▶ [STATED PROBLEM]: Everything in the listing should be restated word for word.

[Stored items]
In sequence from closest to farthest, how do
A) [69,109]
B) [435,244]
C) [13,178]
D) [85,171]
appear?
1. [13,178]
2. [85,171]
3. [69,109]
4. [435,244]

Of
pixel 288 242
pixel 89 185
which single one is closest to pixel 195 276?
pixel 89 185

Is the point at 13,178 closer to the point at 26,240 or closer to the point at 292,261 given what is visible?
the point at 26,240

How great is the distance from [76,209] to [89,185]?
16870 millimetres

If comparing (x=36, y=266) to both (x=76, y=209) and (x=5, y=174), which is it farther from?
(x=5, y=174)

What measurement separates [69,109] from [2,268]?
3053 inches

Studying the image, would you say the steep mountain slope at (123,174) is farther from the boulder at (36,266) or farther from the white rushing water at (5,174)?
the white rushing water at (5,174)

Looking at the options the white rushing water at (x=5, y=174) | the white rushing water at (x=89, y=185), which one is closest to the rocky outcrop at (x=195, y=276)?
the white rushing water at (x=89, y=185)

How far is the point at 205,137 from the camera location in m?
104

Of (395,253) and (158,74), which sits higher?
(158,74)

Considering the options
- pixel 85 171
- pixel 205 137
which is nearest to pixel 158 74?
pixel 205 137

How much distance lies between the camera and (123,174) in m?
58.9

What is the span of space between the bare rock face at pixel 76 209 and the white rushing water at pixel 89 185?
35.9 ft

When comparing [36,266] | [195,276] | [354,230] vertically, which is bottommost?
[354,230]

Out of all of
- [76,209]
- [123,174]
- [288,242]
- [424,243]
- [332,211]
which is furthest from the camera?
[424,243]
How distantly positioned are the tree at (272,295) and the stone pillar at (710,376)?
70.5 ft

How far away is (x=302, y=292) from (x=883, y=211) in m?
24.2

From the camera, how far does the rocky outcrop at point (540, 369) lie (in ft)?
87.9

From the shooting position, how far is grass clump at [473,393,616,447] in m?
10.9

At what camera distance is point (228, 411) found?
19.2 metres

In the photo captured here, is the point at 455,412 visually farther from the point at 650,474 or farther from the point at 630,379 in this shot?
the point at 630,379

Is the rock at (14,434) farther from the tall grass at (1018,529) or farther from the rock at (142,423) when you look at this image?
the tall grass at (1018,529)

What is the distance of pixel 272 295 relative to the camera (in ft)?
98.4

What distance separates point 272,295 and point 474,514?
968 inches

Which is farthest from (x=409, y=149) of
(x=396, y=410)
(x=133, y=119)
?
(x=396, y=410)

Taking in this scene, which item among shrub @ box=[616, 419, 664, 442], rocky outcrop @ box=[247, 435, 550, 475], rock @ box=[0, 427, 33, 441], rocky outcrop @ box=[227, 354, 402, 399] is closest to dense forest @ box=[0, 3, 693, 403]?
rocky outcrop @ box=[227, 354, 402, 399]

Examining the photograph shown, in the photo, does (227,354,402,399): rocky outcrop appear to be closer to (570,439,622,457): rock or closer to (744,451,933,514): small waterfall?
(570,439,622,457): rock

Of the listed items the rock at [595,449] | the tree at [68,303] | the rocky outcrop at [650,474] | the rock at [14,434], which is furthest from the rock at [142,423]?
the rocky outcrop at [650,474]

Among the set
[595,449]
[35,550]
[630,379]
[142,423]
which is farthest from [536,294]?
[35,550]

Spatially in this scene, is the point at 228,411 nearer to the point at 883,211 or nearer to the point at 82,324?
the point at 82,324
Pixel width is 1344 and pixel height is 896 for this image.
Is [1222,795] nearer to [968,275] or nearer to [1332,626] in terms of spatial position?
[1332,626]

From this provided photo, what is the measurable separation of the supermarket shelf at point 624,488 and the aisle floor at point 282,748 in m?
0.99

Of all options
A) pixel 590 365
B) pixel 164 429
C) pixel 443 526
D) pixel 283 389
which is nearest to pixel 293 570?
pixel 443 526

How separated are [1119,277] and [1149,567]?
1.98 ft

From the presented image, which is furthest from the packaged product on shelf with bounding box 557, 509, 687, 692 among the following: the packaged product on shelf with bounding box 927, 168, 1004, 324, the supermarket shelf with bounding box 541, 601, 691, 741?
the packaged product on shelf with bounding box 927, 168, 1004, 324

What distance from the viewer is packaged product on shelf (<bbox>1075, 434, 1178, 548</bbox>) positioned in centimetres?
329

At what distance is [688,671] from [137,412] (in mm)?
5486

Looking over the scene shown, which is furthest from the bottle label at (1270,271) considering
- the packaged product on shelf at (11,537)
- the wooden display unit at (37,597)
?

▶ [FINISHED ANSWER]:
In sequence from closest to farthest, how do
A) [69,109]
B) [435,244]
C) [13,178]
D) [85,171]
appear?
1. [13,178]
2. [85,171]
3. [69,109]
4. [435,244]

Of
pixel 288 242
pixel 89 185
which single one is closest to pixel 195 276?
pixel 89 185

Is the point at 13,178 closer to the point at 26,240 or closer to the point at 292,261 given what is visible?
the point at 26,240

How great is the distance from [76,209] to [89,185]?
16870 millimetres

If comparing (x=36, y=266) to both (x=76, y=209) and (x=5, y=174), which is it farther from?
(x=5, y=174)

What measurement separates [69,109] from [2,268]?
3053 inches

Studying the image, would you say the steep mountain slope at (123,174) is farther from the boulder at (36,266) or farther from the white rushing water at (5,174)?
the white rushing water at (5,174)

Looking at the options the white rushing water at (x=5, y=174) | the white rushing water at (x=89, y=185), which one is closest to the rocky outcrop at (x=195, y=276)?
the white rushing water at (x=89, y=185)

How far is the point at 205,137 from the camera location in m?
104

Of (395,253) and (158,74), which sits higher?
(158,74)

Considering the options
- pixel 85 171
- pixel 205 137
which is nearest to pixel 158 74?
pixel 205 137

How much distance lies between the camera and (123,174) in m?
58.9

What is the span of space between the bare rock face at pixel 76 209 and the white rushing water at pixel 89 185?
35.9 ft

When comparing [36,266] | [195,276] | [354,230] vertically, which is bottommost?
[354,230]

Out of all of
- [76,209]
- [123,174]
- [288,242]
- [424,243]
- [332,211]
which is furthest from the camera?
[424,243]
How distantly positioned are the tree at (272,295) and the stone pillar at (710,376)?
70.5 ft

How far away is (x=302, y=292) from (x=883, y=211) in m?
24.2

From the camera, how far does the rocky outcrop at point (540, 369) lie (in ft)?
87.9

From the shooting position, how far is grass clump at [473,393,616,447] in m?
10.9

At what camera distance is point (228, 411) found?
19.2 metres

In the photo captured here, is the point at 455,412 visually farther from the point at 650,474 or farther from the point at 630,379 in this shot?
the point at 630,379

Is the rock at (14,434) farther from the tall grass at (1018,529) or farther from the rock at (142,423) when you look at this image?
the tall grass at (1018,529)

What is the distance of pixel 272 295 relative to the camera (in ft)?
98.4

What distance separates point 272,295 and point 474,514?
968 inches

Which is farthest from (x=409, y=149) of
(x=396, y=410)
(x=133, y=119)
?
(x=396, y=410)

Taking in this scene, which item among shrub @ box=[616, 419, 664, 442], rocky outcrop @ box=[247, 435, 550, 475], rock @ box=[0, 427, 33, 441], rocky outcrop @ box=[227, 354, 402, 399] is closest to dense forest @ box=[0, 3, 693, 403]?
rocky outcrop @ box=[227, 354, 402, 399]

Examining the photograph shown, in the photo, does (227,354,402,399): rocky outcrop appear to be closer to (570,439,622,457): rock or closer to (744,451,933,514): small waterfall?
(570,439,622,457): rock

Of the listed items the rock at [595,449] | the tree at [68,303] | the rocky outcrop at [650,474] | the rock at [14,434], which is furthest from the rock at [142,423]?
the rocky outcrop at [650,474]

Among the set
[595,449]
[35,550]
[630,379]
[142,423]
which is farthest from [536,294]?
[35,550]

Spatially in this scene, is the point at 228,411 nearer to the point at 883,211 or nearer to the point at 82,324?
the point at 82,324
Pixel width is 1344 and pixel height is 896 for this image.
Is [1222,795] nearer to [968,275] or nearer to [1332,626] in terms of spatial position?
[1332,626]

From this provided photo, what is the measurable separation of the supermarket shelf at point 624,488 and the aisle floor at point 282,748 in m?
0.99

Of all options
A) pixel 590 365
B) pixel 164 429
C) pixel 443 526
D) pixel 283 389
which is nearest to pixel 293 570?
pixel 443 526

How separated are [1119,277] and [1149,567]?
1.98 ft

From the presented image, which is furthest from the packaged product on shelf with bounding box 557, 509, 687, 692 among the following: the packaged product on shelf with bounding box 927, 168, 1004, 324, the supermarket shelf with bounding box 541, 601, 691, 741?
the packaged product on shelf with bounding box 927, 168, 1004, 324

What distance from the viewer is packaged product on shelf (<bbox>1075, 434, 1178, 548</bbox>) positioned in centimetres?
329

At what distance is [688,671] from [137,412] (in mm)?
5486

Looking over the scene shown, which is furthest from the bottle label at (1270,271) considering
- the packaged product on shelf at (11,537)
- the wooden display unit at (37,597)
?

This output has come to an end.